Dazu freilich fehlte es der Regie an Lust und Mut. Sie lässt Goethe mürrisch durchlaufen und schielt dabei aufs konservative Publikumslob der Texttreue. Meuchelt aber so den Klassiker samt seiner Intentionen hinterrücks. Goethes hoffnungsselige „Iphigenie“ plappernd entsorgt in die schwarze Kiste als Endstation jeglicher Hoffnung. Warum dann aber überhaupt noch diesen Johann Wolfgang von?

(wieder am 8., 17., 21., 24. November)

4. Deutsches Theater - Mit Schiller war alles schön. Da kam endlich ein Klassiker, der erschüttert. Deshalb jetzt wieder„Don Carlos" gucken!
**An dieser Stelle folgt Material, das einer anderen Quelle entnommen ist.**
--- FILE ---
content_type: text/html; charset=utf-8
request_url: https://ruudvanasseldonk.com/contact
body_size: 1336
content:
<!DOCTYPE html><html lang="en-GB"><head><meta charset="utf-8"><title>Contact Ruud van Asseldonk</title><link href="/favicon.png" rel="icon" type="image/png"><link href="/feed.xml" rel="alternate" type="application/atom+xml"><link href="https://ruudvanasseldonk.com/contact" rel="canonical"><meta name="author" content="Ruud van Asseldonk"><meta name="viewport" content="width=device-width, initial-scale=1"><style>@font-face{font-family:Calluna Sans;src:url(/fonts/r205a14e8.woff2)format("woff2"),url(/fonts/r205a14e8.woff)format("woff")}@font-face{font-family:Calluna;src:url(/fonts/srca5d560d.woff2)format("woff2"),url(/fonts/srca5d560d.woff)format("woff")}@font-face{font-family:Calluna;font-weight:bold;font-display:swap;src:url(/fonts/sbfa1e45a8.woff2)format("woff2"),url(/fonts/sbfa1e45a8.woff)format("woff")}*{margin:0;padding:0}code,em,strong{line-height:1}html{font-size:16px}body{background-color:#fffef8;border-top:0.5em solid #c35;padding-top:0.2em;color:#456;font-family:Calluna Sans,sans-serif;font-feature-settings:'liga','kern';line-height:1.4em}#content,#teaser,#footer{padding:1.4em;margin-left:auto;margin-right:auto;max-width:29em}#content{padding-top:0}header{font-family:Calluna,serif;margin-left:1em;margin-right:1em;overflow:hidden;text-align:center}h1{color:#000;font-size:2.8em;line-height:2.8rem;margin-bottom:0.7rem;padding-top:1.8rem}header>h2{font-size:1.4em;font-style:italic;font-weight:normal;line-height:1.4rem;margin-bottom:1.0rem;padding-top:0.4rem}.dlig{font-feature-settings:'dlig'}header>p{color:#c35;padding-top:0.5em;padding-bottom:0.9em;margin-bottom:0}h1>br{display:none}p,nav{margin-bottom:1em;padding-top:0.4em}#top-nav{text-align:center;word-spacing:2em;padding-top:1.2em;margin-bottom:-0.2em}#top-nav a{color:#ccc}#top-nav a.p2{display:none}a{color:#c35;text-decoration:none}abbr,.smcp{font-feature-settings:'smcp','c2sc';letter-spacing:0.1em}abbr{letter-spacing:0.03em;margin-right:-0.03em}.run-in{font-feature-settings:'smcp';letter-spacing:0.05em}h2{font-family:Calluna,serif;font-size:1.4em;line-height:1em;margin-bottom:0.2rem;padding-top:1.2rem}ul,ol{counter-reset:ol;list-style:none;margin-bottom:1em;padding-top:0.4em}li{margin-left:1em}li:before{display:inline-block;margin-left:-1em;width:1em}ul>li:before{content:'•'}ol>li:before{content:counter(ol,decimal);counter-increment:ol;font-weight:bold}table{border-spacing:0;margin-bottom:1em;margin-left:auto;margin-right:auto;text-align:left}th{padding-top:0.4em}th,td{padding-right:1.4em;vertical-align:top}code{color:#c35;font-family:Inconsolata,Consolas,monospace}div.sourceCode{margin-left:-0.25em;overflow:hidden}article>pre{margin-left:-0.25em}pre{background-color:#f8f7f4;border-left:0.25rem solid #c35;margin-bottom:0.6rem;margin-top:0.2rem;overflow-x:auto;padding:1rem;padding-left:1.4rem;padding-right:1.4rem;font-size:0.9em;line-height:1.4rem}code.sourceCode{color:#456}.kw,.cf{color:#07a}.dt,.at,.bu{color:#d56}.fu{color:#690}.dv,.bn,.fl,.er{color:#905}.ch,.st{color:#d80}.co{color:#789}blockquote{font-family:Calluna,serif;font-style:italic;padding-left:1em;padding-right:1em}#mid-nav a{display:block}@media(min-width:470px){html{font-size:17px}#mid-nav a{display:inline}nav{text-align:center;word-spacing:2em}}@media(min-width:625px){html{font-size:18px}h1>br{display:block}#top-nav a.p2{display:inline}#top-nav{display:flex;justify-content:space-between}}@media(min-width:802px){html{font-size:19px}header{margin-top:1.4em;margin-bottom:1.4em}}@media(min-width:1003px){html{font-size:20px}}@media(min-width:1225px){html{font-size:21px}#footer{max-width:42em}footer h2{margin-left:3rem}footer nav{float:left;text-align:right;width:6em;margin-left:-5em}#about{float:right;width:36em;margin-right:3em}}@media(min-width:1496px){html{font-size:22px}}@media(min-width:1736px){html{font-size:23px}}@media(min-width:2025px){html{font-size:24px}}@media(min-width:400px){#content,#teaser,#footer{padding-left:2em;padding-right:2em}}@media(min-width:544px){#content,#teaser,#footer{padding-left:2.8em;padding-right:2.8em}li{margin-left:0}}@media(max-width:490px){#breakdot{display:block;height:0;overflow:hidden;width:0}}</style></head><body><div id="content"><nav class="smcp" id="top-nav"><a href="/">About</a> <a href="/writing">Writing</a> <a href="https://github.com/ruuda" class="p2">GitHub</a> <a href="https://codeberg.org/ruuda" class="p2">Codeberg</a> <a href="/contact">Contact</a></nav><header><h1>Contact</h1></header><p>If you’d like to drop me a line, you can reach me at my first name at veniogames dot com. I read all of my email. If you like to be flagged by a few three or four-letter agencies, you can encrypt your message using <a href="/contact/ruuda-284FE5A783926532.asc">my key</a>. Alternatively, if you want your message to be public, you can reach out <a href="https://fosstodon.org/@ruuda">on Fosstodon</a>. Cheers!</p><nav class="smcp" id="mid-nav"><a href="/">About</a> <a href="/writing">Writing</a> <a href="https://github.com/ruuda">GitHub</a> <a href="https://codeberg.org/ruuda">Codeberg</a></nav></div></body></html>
Ist schon etwas länger her: Stephan Kimmig inszeniert am DT Schillers „Carlos“. Und da hatte ein Regisseur den Mut, dieses meisterliche Sprachkunstwerk gelassen auszubreiten; deshalb hier im Kontrast zu Panteleevs Goethe-Vernichtung mit „Iphigenie“ dieser Extra-Theatertipp.

 

Kimmig spulte nämlich nicht, wie heute oft üblich, das „dramatische Gedicht“ als Sprechblasen-Comic flott und platt ab. Er nahm sich vielmehr angemessen reichlich Zeit für diesen Schiller-Thriller voller Sehnsucht nach privatem Liebesglück und politischer Freiheit. Knapp vier Stunden braucht es, bis die martialische Staatsmacht – König Philipp II. von Spanien, die Spitzen der katholischen Kirche – wieder blutig triumphiert mit ihrem diktatorischen Status quo, den die höfische Jugend in republikanisch-revolutionärem Furor und im geheimen Bündnis mit dem gequälten Volk endlich hinweg fegen wollte.

 

Knapp vier Stunden! (Panteleev schafft seine „Iphigenie“ in 130 Minuten.) Doch das Erstaunen ist grenzenlos. Hochspannung bis zuletzt. Das Schiller-Historical aus dem 16. Jahrhundert, das Schiller-Drama von 1787 ganz heutig. Im gespenstisch labyrinthischen Bühnenbild von Katja Haß. Ein schleichend rotierender Unort für das Unglück einer unmöglichen Liebe (der alte Philipp, die junge Elisabeth von Valois) sowie das einer verbotenen Liebe (des Königs Sohn Carlos, Elisabeth) und noch das einer unerwiderten Zuneigung (Hofdame Eboli, Carlos). Eine fahle, nüchtern möblierte Zentrale der Bürokratie des Schreckens für das grauenvolle Desaster des Schwärmers Marquis von Posa mit seinem „kühnen Traumbild“ vom neuen Bürgerstaat, das zerschellt an den Realitäten. Die kommen ohne Videoschnipsel, Handys, Pophits, Gehopse und Geblödel, Dekonstruktionen, Fremdtext-Schübe und Farbeimer aus. Und das Ensemble immer vorn an der Rampe.

 

Doch der Vorwurf Frontalunterricht zieht nicht. Denn Kimmig vermochte wie sonst wohl noch nie, das berühmte Diktum des Ur-Großkritikers Kerr zu erfüllen: nämlich die hohe Klassik-Wortoper „auf Gesprächston“ zu bringen. Die kostbaren Jamben bekommen einen allgemein nachvollziehbaren, zum Mit- und Nachdenken animierenden, also packenden Verständlichkeitston. Die hohe Schule der Sprechkunst.

 

Die Monologe des übermüdeten, einsamkeitskranken, mit schier letzter, zuletzt grausiger Kraft am Thron krampfenden Philipp (Ulrich Matthes) oder die des naiv-jungenhaften Carlos (Alexander Khuon), der versucht, mit heftigen Leibesübungen seine ach so frühen Lebensenttäuschungen zu therapieren, aber auch die Sprech-Arien der verklemmt wütenden Eboli (Kathleen Morgeneyer) und verbittert beherrschten Elisabeth (Katrin Wichmann) – sie alle kommen herzzerreißend rüber in ihrem Chaos aus Wahn, Trotz, Aufruhr, Schmerz. Und in der Mitte der Regie: Andreas Döhlers Posa: kerlig, sarkastisch, witzig; verwegener Himmelsstürmer, politisch kluger Pragmatiker, zarter Seelenversteher – ziemlich moderne Figur.

 

Das letzte Wort aber in diesem unheimlichen Vergeblichkeitsspiel, das hat in eisiger Beherrschung die alles kontrollierende Stasi-Supermacht Kirche Barbara Schnitzler (die in „Iphigenie" mit stoischer Strenge den Arkas gibt) als Großinquisitor wie eine todbringende Beton-Statue des unerbittlich Bösen: „Statt Freiheit Verwesung!“ Es triumphiert der Tod. Posas schöne Utopie im Grab – wie er selbst. Sein Ruf nach Gedankenfreiheit – wie ein Witz; aber folgenreich.